Как-то раз, когда Лоувелл был на заводе "МакДоннелл Эйркрафт" в Сент-Луисе, разбираясь с чертежами, электрическими схемами и макетом панели, он оглянулся вокруг себя. И его осенило, что на этом самом заводе, в этой самой комнате он уже работал пятнадцать лет назад, когда, будучи молодым моряком, выпускником Пакс-Ривер, помогал проектировать приборную панель для нового самолета "Ф4-Эйч Фантом". Он вдруг осознал, что, совершив несколько серий полетов, включая два огненных старта на земную орбиту и два чуть подальше — в окрестности Луны, он замкнул круг. Этой же ночью Джим Лоувелл сел в "Т-38" и вернулся домой к своей семье в Тимбер-Коув. На этот раз навсегда.

Незадолго до полудня в Сочельник в дом Джима и Мэрилин Лоувеллов в Хорсшу-Бэй прибыли последние члены семьи. Их появление было таким же шумным, как и всегда после рождения пятого, шестого и седьмого внуков. Первыми в дверь вошли шестнадцатилетняя Лора, четырнадцатилетний Скотт и девятилетняя Каролина. За ними более спокойно проследовали Томас, двенадцати лет, Джимми, восьми, и Джон, четырех лет. После них зашли измученные родители. Маленькая Элли, которая недавно угомонилась, в присутствии новых людей снова оживилась и поползла заниматься своим сокрушительным изучением хрупких вещей в этом доме. Прозвучали приветствия, вещи были брошены в угол, и, как и предвидел Лоувелл, один из его внуков, Джон, помчался в кабинет. Лоувелл не мог припомнить ни одного визита, когда бы эта обитая деревом комната, с похожими на игрушки сувенирами, не притягивала к себе Джона. И каждый раз Лоувелл волновался, когда его внук видел в этих безделушках больше чем игрушки.

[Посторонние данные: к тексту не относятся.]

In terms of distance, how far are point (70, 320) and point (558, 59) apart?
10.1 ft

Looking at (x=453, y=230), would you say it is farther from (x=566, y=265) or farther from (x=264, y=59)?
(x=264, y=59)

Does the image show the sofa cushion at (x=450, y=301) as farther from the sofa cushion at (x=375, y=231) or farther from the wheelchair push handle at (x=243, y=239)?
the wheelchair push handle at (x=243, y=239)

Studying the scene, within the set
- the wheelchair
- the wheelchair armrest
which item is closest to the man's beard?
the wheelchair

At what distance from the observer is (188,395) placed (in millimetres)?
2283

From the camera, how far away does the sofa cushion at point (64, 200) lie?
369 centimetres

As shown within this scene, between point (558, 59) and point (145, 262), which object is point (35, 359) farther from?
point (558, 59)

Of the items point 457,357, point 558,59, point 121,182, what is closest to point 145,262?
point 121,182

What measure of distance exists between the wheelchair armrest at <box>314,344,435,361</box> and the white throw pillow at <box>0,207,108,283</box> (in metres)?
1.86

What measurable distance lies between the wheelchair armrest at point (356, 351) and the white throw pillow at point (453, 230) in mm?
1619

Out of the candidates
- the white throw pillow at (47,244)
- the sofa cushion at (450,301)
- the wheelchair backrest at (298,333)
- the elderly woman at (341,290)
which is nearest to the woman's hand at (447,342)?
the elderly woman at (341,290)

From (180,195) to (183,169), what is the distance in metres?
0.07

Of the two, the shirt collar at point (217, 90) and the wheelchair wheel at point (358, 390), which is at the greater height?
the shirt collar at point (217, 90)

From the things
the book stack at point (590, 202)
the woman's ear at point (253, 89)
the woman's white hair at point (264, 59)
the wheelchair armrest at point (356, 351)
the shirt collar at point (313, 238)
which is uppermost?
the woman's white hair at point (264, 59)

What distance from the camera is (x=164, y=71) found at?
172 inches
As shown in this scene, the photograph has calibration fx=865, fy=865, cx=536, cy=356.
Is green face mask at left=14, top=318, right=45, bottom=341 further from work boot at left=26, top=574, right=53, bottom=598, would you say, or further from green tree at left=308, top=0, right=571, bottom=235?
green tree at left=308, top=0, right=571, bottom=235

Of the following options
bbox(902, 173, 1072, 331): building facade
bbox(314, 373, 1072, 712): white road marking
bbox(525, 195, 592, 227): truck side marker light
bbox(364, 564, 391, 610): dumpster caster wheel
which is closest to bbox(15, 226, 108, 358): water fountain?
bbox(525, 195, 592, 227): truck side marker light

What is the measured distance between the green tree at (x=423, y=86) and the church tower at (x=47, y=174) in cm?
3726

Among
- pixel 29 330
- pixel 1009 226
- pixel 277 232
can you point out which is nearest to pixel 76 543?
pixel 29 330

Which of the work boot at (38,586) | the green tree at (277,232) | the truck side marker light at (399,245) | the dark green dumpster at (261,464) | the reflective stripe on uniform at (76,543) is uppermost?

Сегодня Лоувелл позволил Джону несколько минут поиграть в одиночку, а потом прошел за ним. Как бывало и прежде, Джон стоял перед глобусом Луны, находившимся в углу комнаты. Глобус был большим — около метра в диаметре, и на нем были отображены мельчайшие детали лунной поверхности. В тех местах, куда в разные годы совершались пилотируемые или автоматические посадки космических аппаратов, к сфере были приклеены пятнадцать маленьких бумажных стрелок. Среди них были американские зонды "Рейнджер" и русские аппараты "Луна", американские "Сюрвейеры" и русские "Луноходы". И, конечно, здесь были американские "Аполлоны".

Но в данный момент на глобусе не было видно ни стрелок, ни деталей поверхности: Джон, по своей привычке, раскрутил этот большой шар и внимательно смотрел, настойчиво подкручивая его правой рукой, когда вращение начинало замедляться. Лоувелл стоял рядом, наблюдая, как кратеры и моря, холмы и реки слились в одноцветное пятно, а затем прошел за спину внука. Потянувшись вперед, он замедлил вращение ладонью одной руки, а другой — подвел мальчика к подоконнику, где лежал оптический прицел с "Водолея".

— Джон, — сказал бывший командир, — Давай, я тебе покажу то, что, возможно, тебе понравится.

За спиной Лоувелла лунный глобус со скрипом остановился. Одна из маленьких бумажных стрелок навечно указывала на Фра-Мауро.